JAKARTA | JacindoNews – Dalam rangka memperingati Hari Penyakit Paru Obstruktif Kronis (PPOK) Sedunia tahun 2025 yang pada hari Rabu (19/11/2025).
Hari PPOK sedunia diperingati setiap hari rabu ketiga di bulan November. Peringatan ini merupakan momentum global untuk meningkatkan kesadaran terhadap penyakit yang mematikan, namun sering kali terabaikan.
“PPOK merupakan penyebab kematian tertinggi ketiga di dunia,” demikian disampaikan oleh Prof. dr. Ratnawati, MCH, Sp.P(K), PhD dalam press conference online via zoom pada Rabu (19/11/2025) dengan tema “world COPD day – pulmonary hypentension awareness month 2025.”
dr. Ratnawati mengungkapkan, WHO melaporkan bahwa PPOK menyebabkan 3,23 juta kematian pada tahun 2019. Hampir 90% kematian PPOK terjadi pada kelompok usia di bawah 70 tahun.
“Tingkat kematian yang lebih tinggi dilaporkan pada negara berpenghasilan rendah dan menengah, seperti Indonesia. Prevalensi PPOK di Indonesia berkisar di angka 5,6 %.,” ujarnya.
Menurutnya, selain kematian, PPOK juga akan mengganggu kualitas hidup pasien.

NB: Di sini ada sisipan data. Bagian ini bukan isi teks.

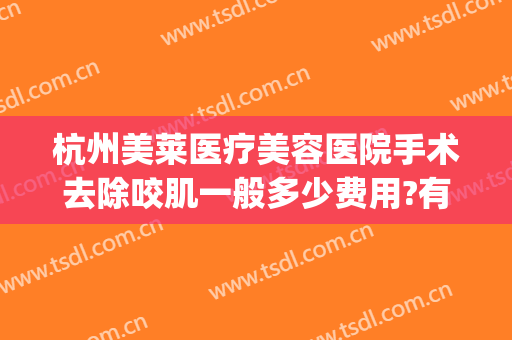 杭州美莱医疗美容医院手术去除咬肌一般多少费用?有哪些优势?(切除脸部咬肌大概需要多少钱)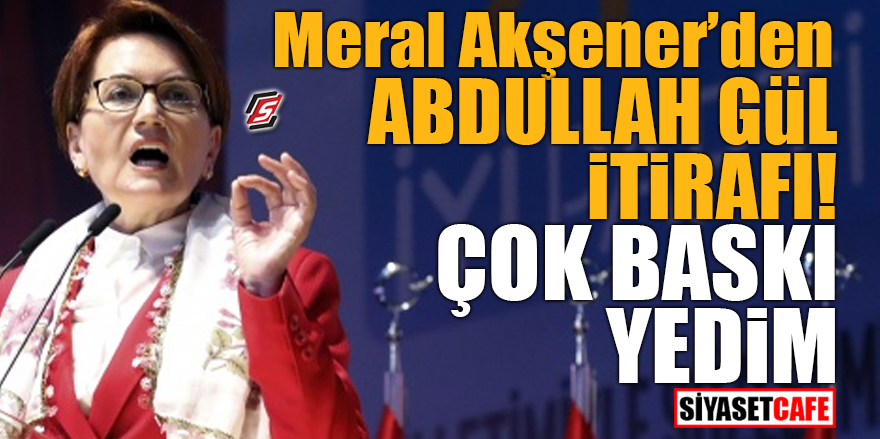 Akşener'den Abdullah Gül itirafı! Çok baskı yedim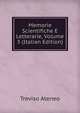Memorie Scientifiche E Letterarie, Volume 3 (Italian Edition), Treviso Ateneo 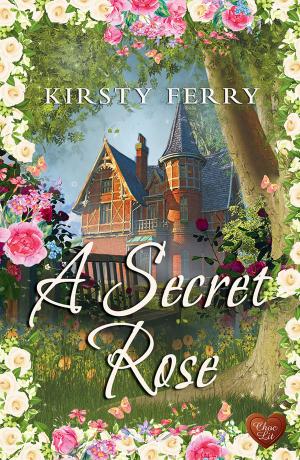 Cover of the book A Secret Rose (Choc Lit) by Angela Britnell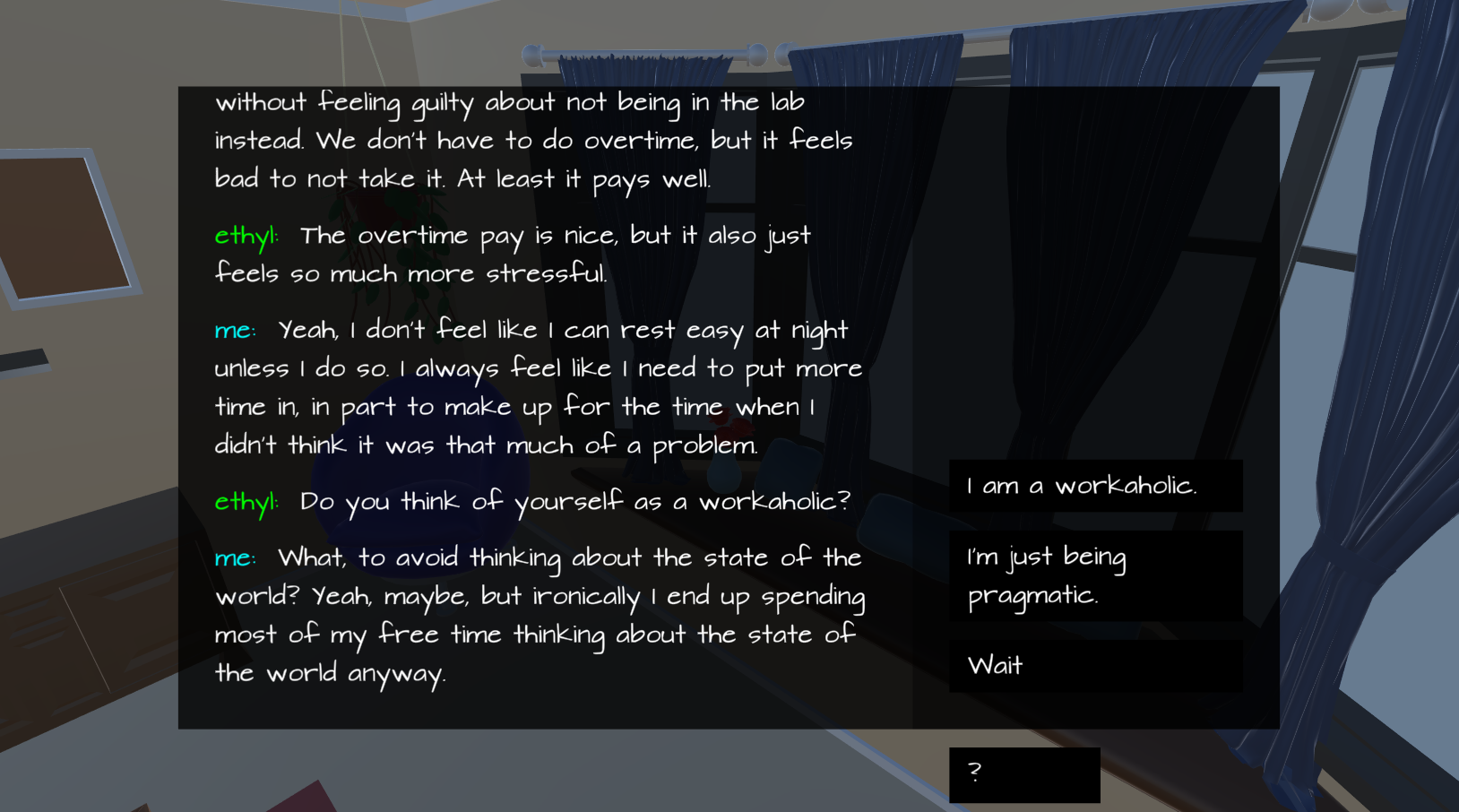 a camera shot looking out over a bay window and a chair in the corner with the last two dialog lines reading "ethyl: Do you think of yourself as a workaholic?" and "me: What, to avoid thinking about the state of the world? Yeah, maybe, but ironically I end up spending most of my free time thinking about the state of the world anyway." with the dialog choices "I am a workaholic.", "I'm just being pragmatic." and "Wait"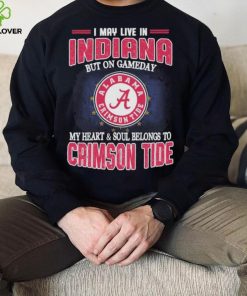 I may live in Indiana but on gameday my heart and soul belongs to Alabama Crimson Tide shirt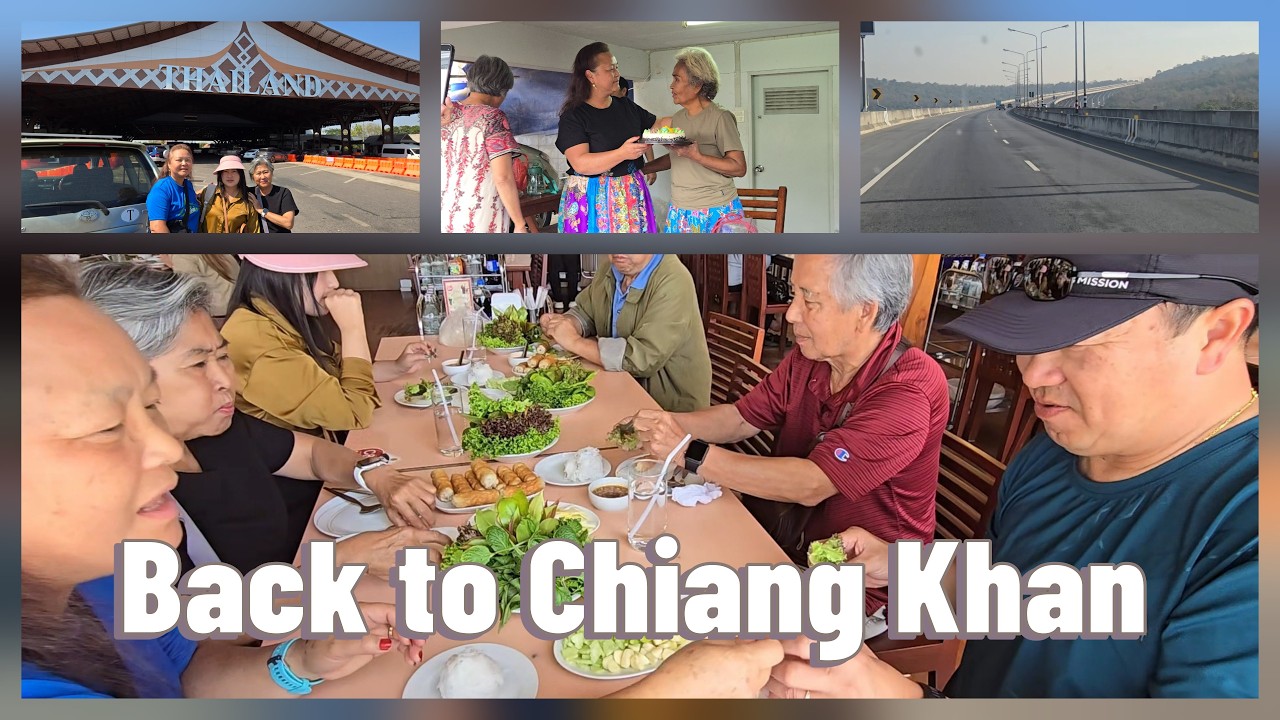 Back to Chiang Khan - Thailand Ep.33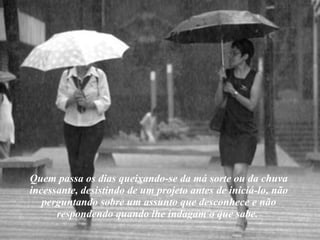 Quem passa os dias queixando-se da má sorte ou da chuva incessante, desistindo de um projeto antes de iniciá-lo, não perguntando sobre um assunto que desconhece e não respondendo quando lhe indagam o que sabe.  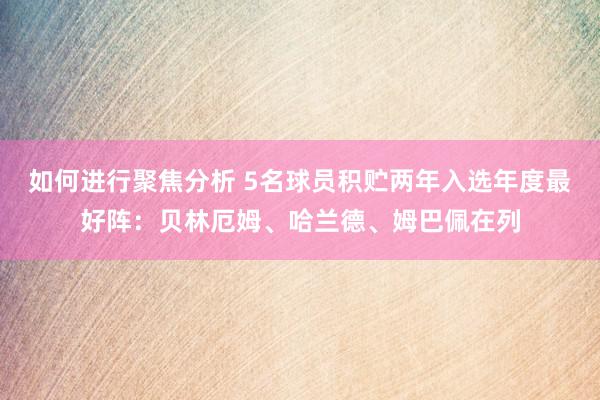 如何进行聚焦分析 5名球员积贮两年入选年度最好阵：贝林厄姆、哈兰德、姆巴佩在列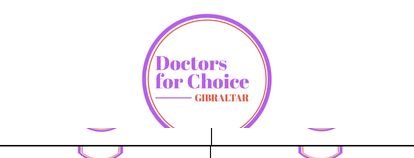 Doctors for Choice in Gibraltar. Standing for female reproductive rights.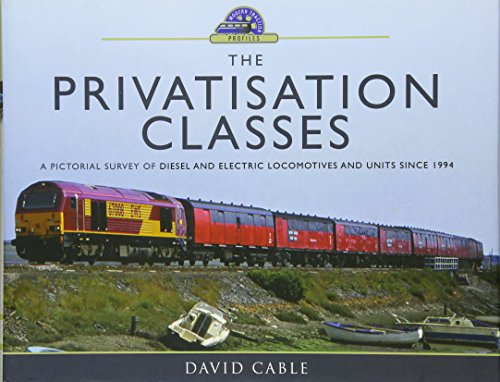 Beispielbild fr The Privatisation Classes: A Pictorial Survey of Diesel and Electric Locomotives and Units since 1994 (Modern Traction Profiles) zum Verkauf von Powell's Bookstores Chicago, ABAA
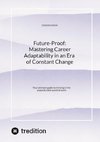 Future-Proof:  Mastering Career Adaptability in an Era of Constant Change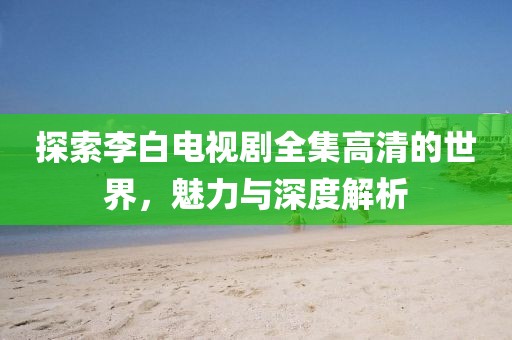 探索李白電視劇全集高清的世界，魅力與深度解析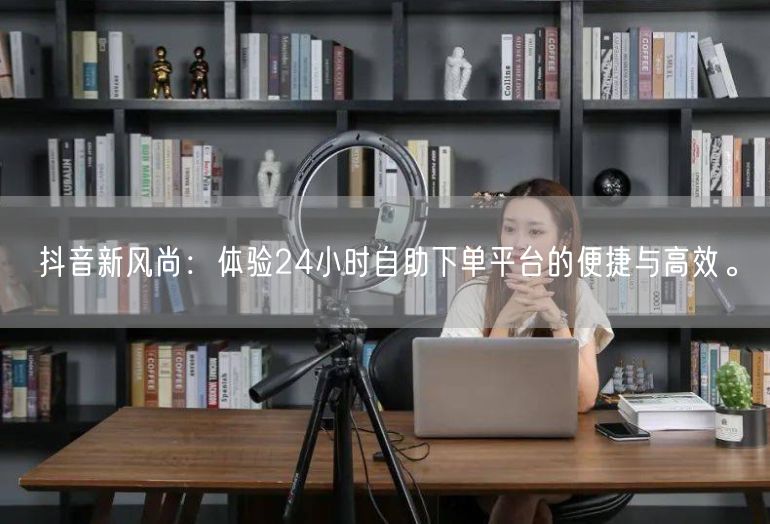 抖音新风尚：体验24小时自助下单平台的便捷与高效。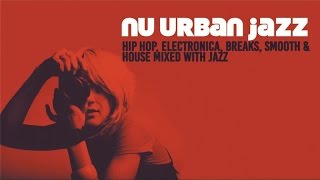 NU URBAN JAZZ - Trip Hop, Electronica, Breaks Jazz House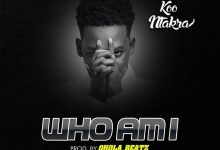 Koo Ntakra - Who Am I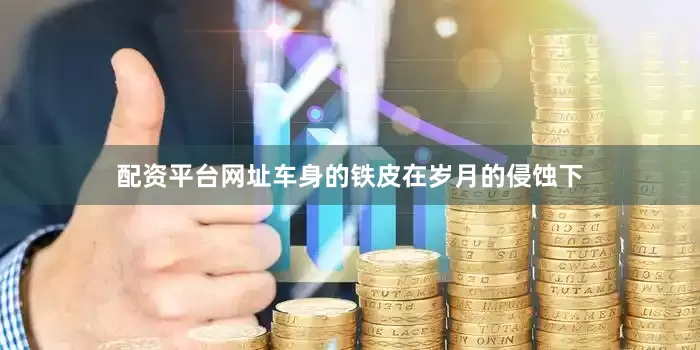 配资平台网址车身的铁皮在岁月的侵蚀下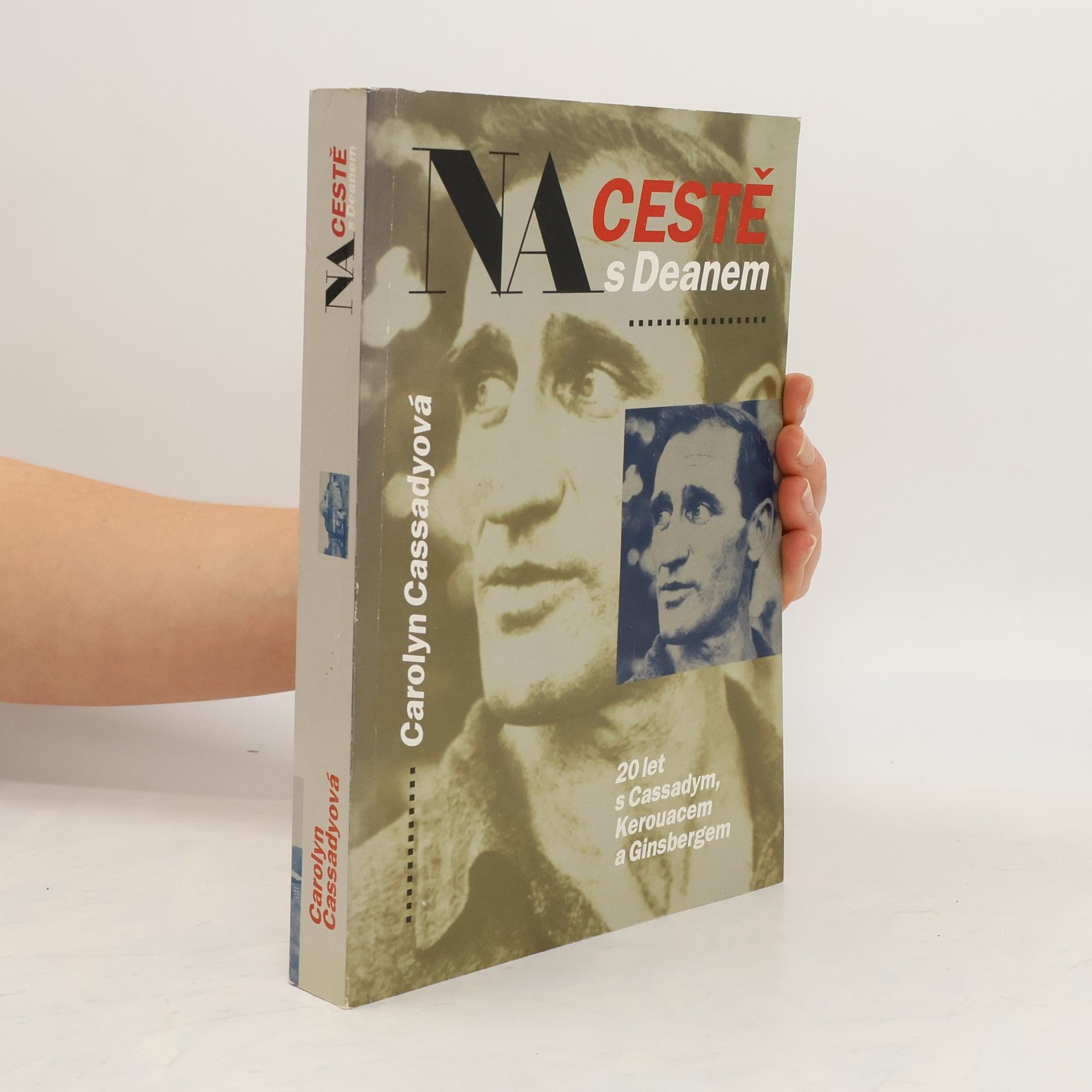 Carolyn Cassady Na cestě s Deanem : 20 let s Cassadym, Kerouacem a Ginsbergem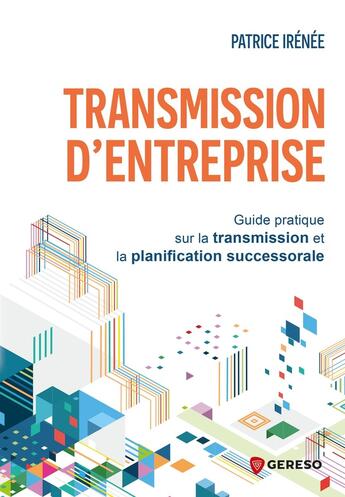 Couverture du livre « Transmission d'entreprise : Guide pratique sur la transmission et la planification successorale » de Patrice Irenee aux éditions Gereso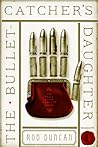 The Bullet-Catcher's Daughter by Rod Duncan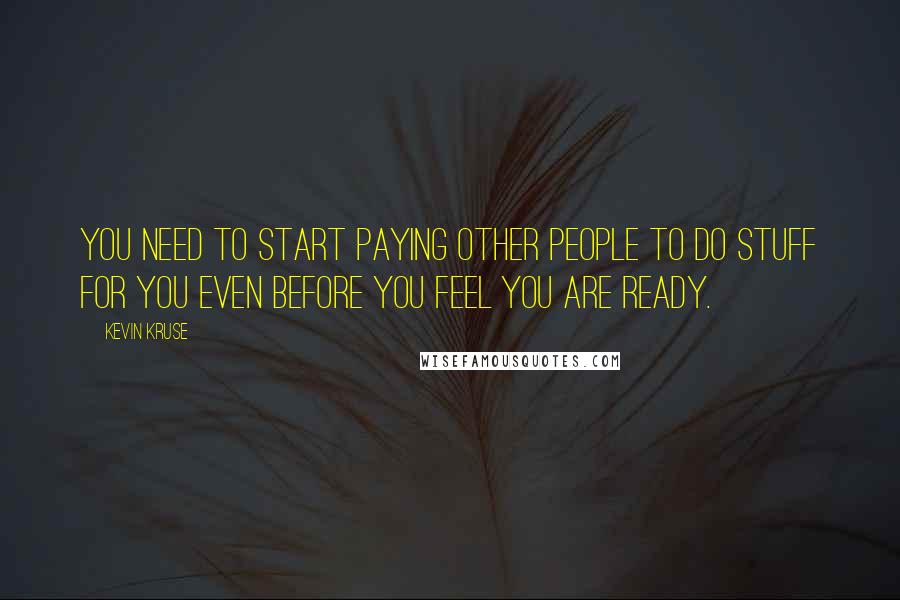 Kevin Kruse Quotes: You need to start paying other people to do stuff for you even before you feel you are ready.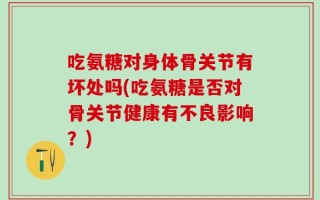 吃氨糖对身体骨关节有坏处吗(吃氨糖是否对骨关节健康有不良影响？)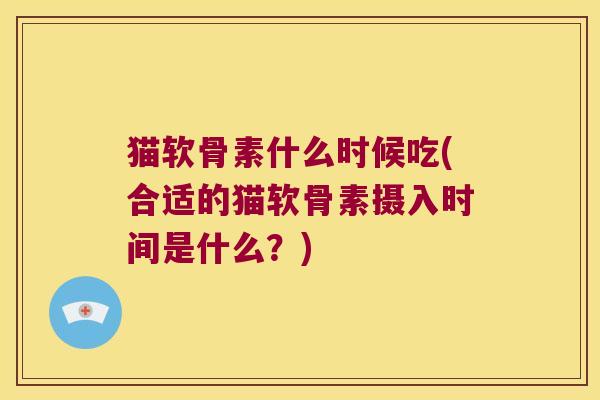 猫软骨素什么时候吃(合适的猫软骨素摄入时间是什么?)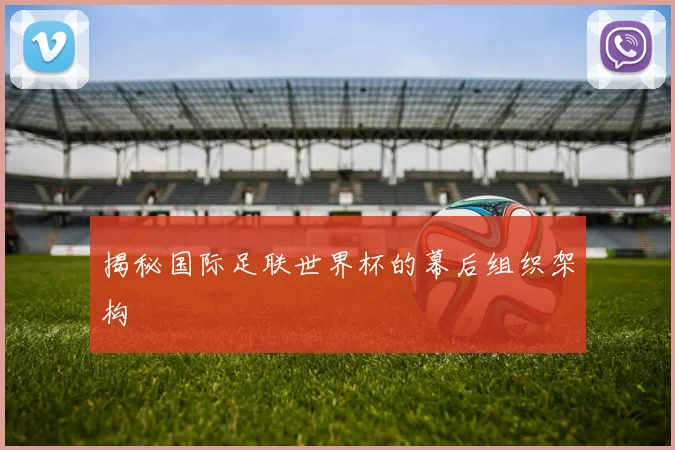 揭秘国际足联世界杯的幕后组织架构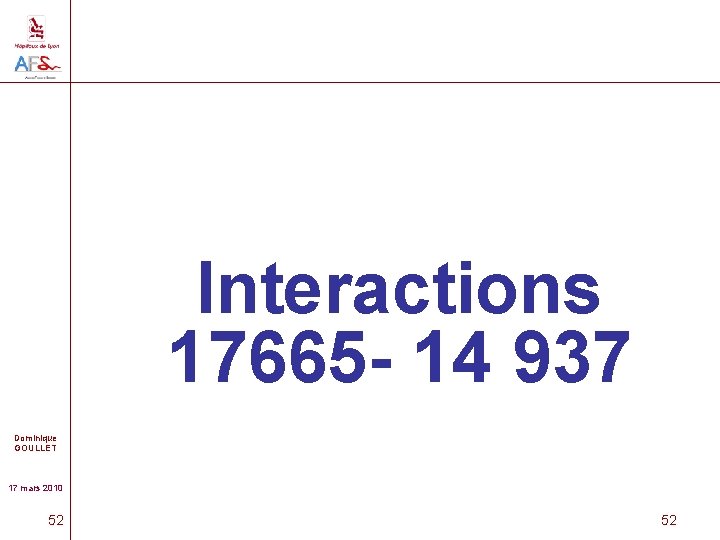 Interactions 17665 - 14 937 Dominique GOULLET 17 mars 2010 52 52 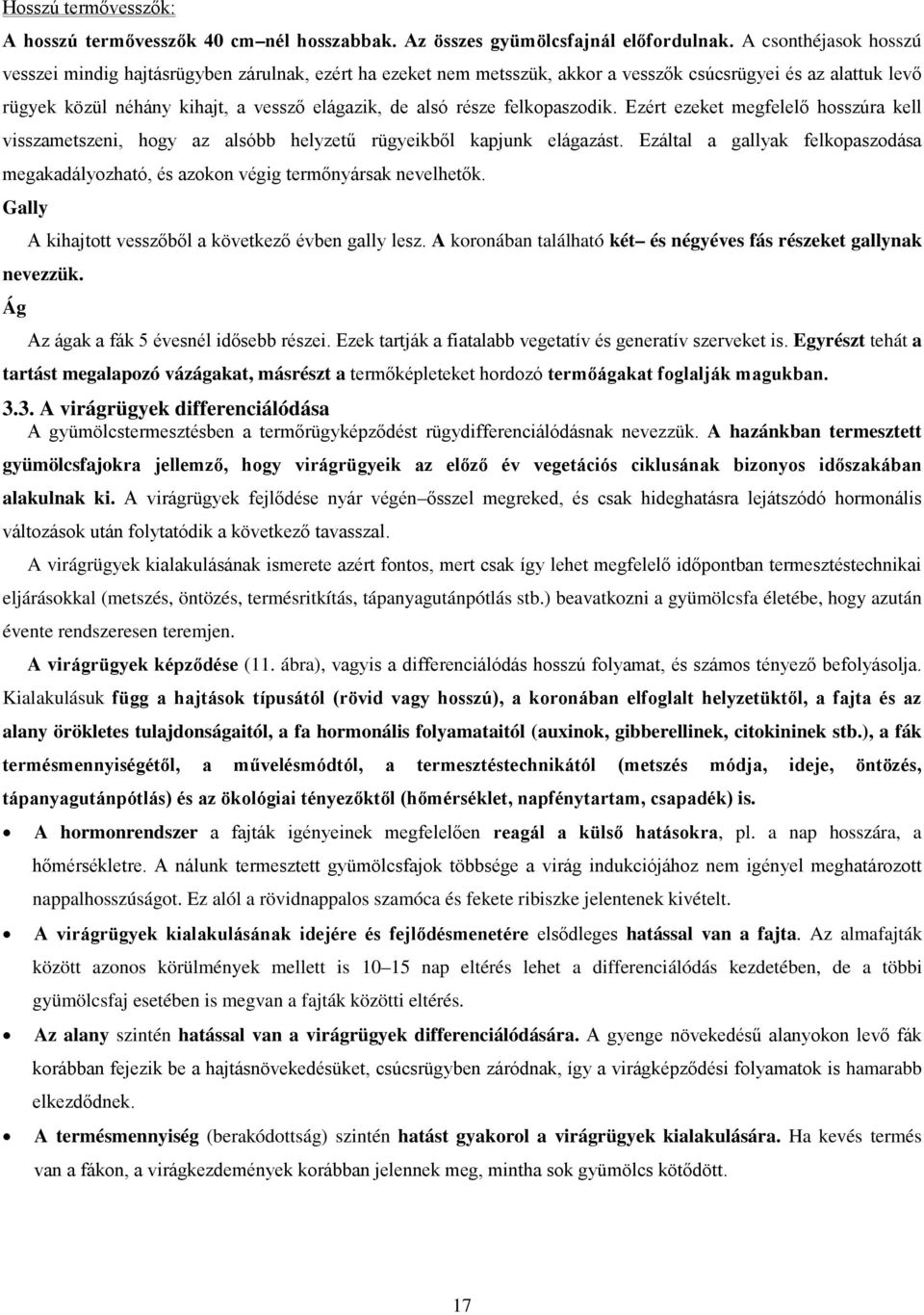 felkopaszodik. Ezért ezeket megfelelő hosszúra kell visszametszeni, hogy az alsóbb helyzetű rügyeikből kapjunk elágazást.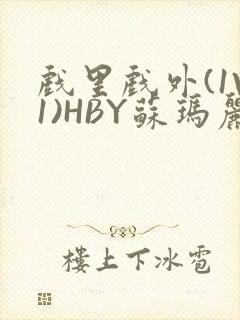 戏里戏外(1V1)HBY苏玛丽全文免费阅读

PPOK menyebabkan gejala pernapasan yang persisten dan progresif, termasuk kesulitan bernapas, batuk, dan
produksi dahak.
Dia katakan, bahwa Pasien PPOK sering mengalami eksaserbasi dan akan mengalami penurunan produktivitas bermakna dalam hidupnya.
“PPOK tidak hanya mengurangi kualitas hidup pasien membuat aktivitas sehari-hari seperti berjalan dan mandi menjadi sulit tetapi juga menimbulkan beban ekonomi yang besar bagi keluarga dan sistem kesehatan nasional,” imbuhnya.
Tema ini bertujuan untuk menekankan bahwa sesak napas, yang sering dianggap sebagai bagian normal dari penuaan atau kelelahan, padahal bisa jadi hal tersebut merupakan tanda awal PPOK.
PPOK sering kali baru terdiagnosis pada stadium lanjut, ketika kerusakan struktur paru dan faal paru sudah terganggu secara signifikan.
Dengan mengaitkan sesak napas terhadap PPOK, Perhimpunan Dokter Paru Indonesia mendorong masyarakat dan tenaga kesehatan untuk waspada lebih awal dan segera terdorong untuk melakukan deteksi dini melalui pemeriksaan faal paru atau spirometri.
Gejala sesak napas, batuk kronis, atau produksi dahak berlebihan harus diwaspadai, terutama pada individu yang memiliki riwayat merokok (aktif maupun pasif) atau terpajan polusi udara dan debu kerja dalam jangka panjang.
Meskipun PPOK adalah penyakit kronis yang tidak dapat disembuhkan, pengobatan yang tepat dan intervensi dini dapat secara signifikan memperlambat progresivitas penyakit, meredakan gejala, dan meningkatkan kualitas hidup pasien.
Melalui Hari PPOK Sedunia 2025 ini, Perhimpunan Dokter Paru Indonesia menyerukan seruan utama untuk masyarakat: Jika Anda atau orang terdekat Anda sering mengalami sesak napas, batuk kronis, atau mengi, jangan tunda untuk berkonsultasi dengan dokter. (Jn).